No cóż... czułem ten mocny wiatr więc wierzyłem dziewczynie. Zdziwiło mnie jednak że wróciła się i chciała mnie przenocować.
Schowałem katane do pochwy i wyprostowałem się.
- Przepraszam was bardzo za to co zrobiłem, nie było to celowe.- skłoniłem się lekko i usłyszałem jak panienka która ze mną walczyła chowa katane.
- Potem będziesz się tłumaczył, a teraz chodź.- ta bardziej krzykliwa złapała mnie za rękaw i zaczęła ciągnąć za sobą.
- Chciałbym podziękować za nocleg.
- Nie ma sprawy staruchu.- zaśmiała się, a druga dziewczyna szla obok mnie.
- Nie musisz mnie ciągnąć, mogę iść sam.- zaśmiałem się lekko i poczułem jak mój rękaw zostaje oswobodzony.

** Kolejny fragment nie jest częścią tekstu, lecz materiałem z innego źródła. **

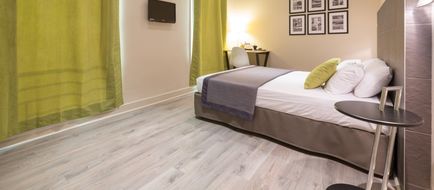 Hotel Amiraute Room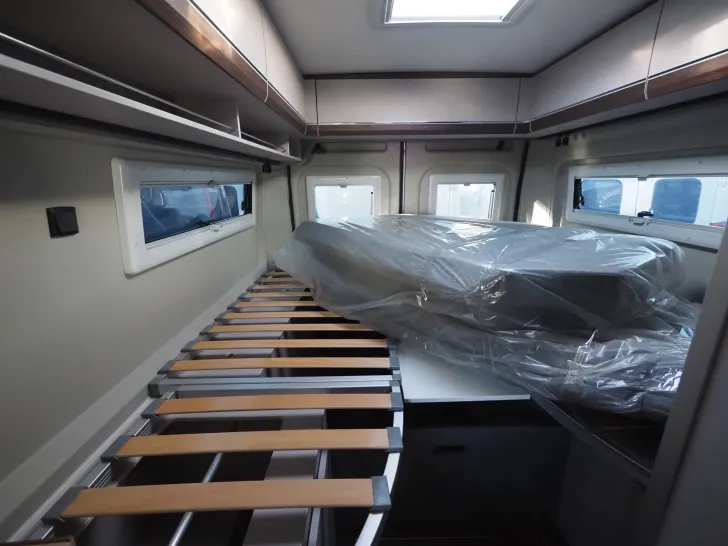 Fahrzeugbild Pössl Summit Shine 640, Premium, Lith., Solar, Mark. #16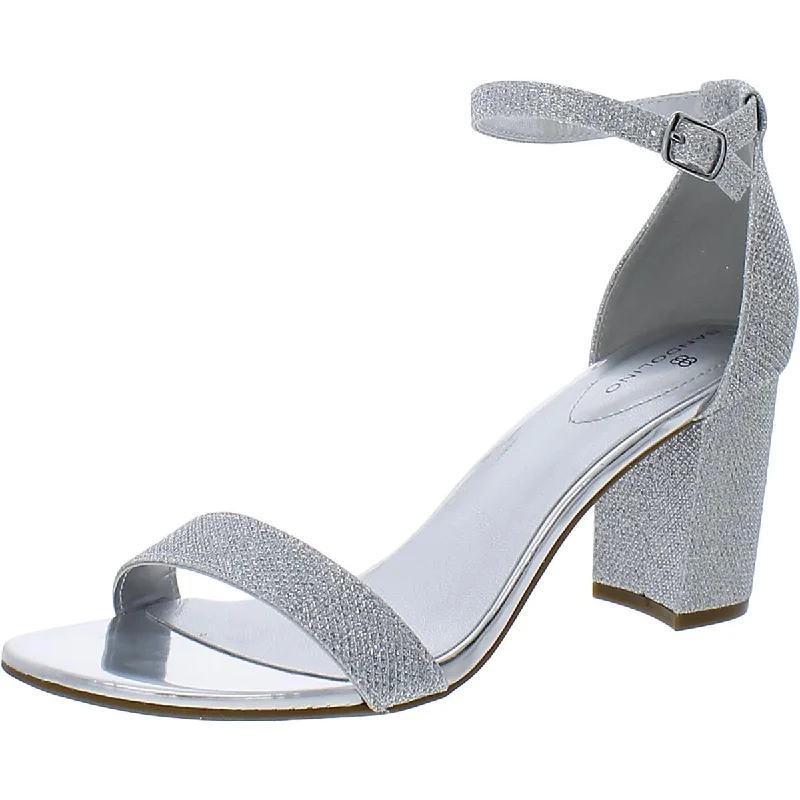 Budget-Friendly Fashion Armory 2 Womens Open Toe Ankle Strap Heel Sandals
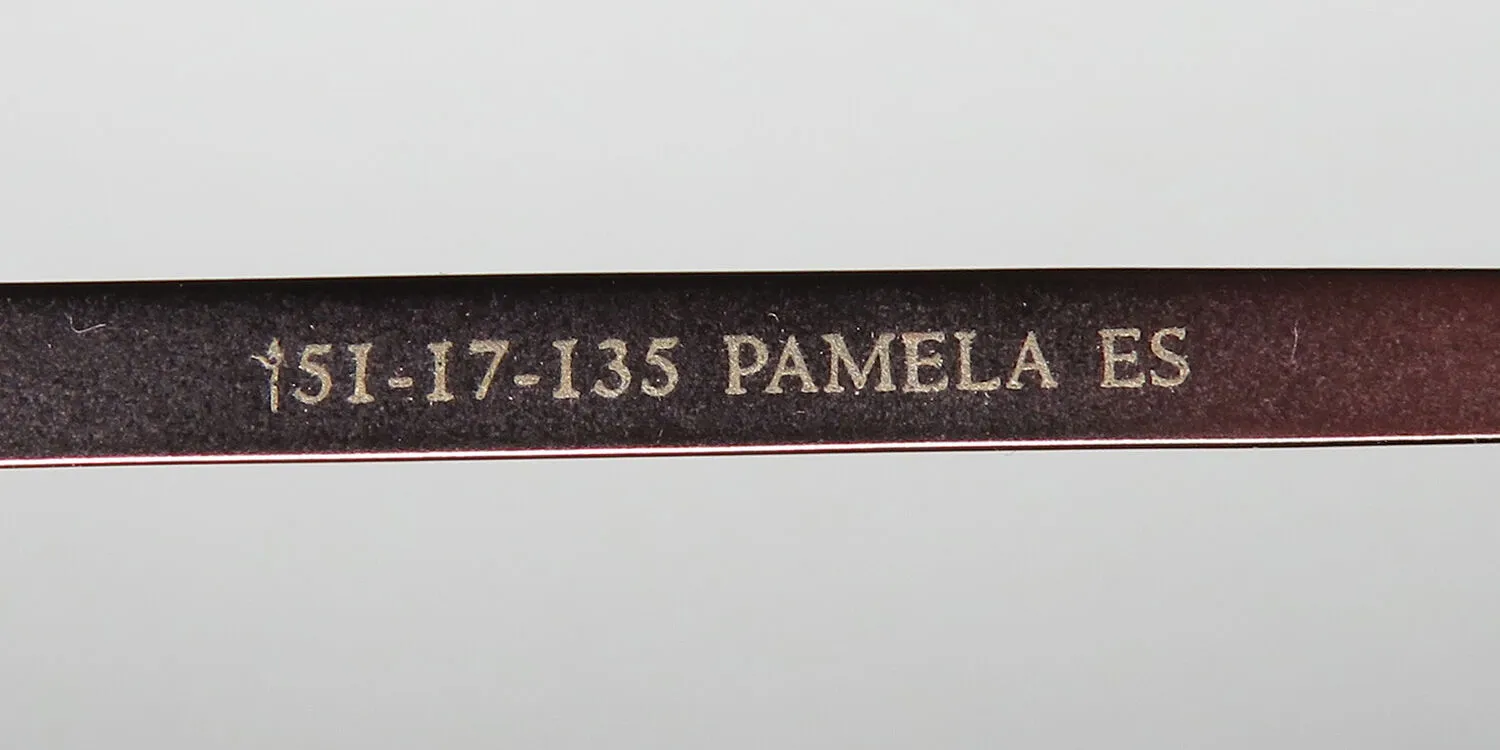 Dana Buchman Pamela es Eyeglasses Espresso 51mm 8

Potem szliśmy jakiś czas i poczułem pod swoimi stopami deski, śnieg też był stąd odgarnięty. Dotknąłem poręczy by się upewnić i chyba miałem rację. Sunąłem dłonią po poręczy i gdy się skończyła to poczułem jak staję na ziemi, tutaj też śnieg był usunięty ale było ślisko.
Podążałem za dziewczynami i w końcu weszliśmy do jakiejś chatki. Było tu ciepło i pachniało kobiecymi perfumami.
Odruchowo wyciągnąłem rękę przed siebie by sprawdzić czy na coś nie wpadnę i czegoś nie zbije, nie znałem tego pomieszczenia.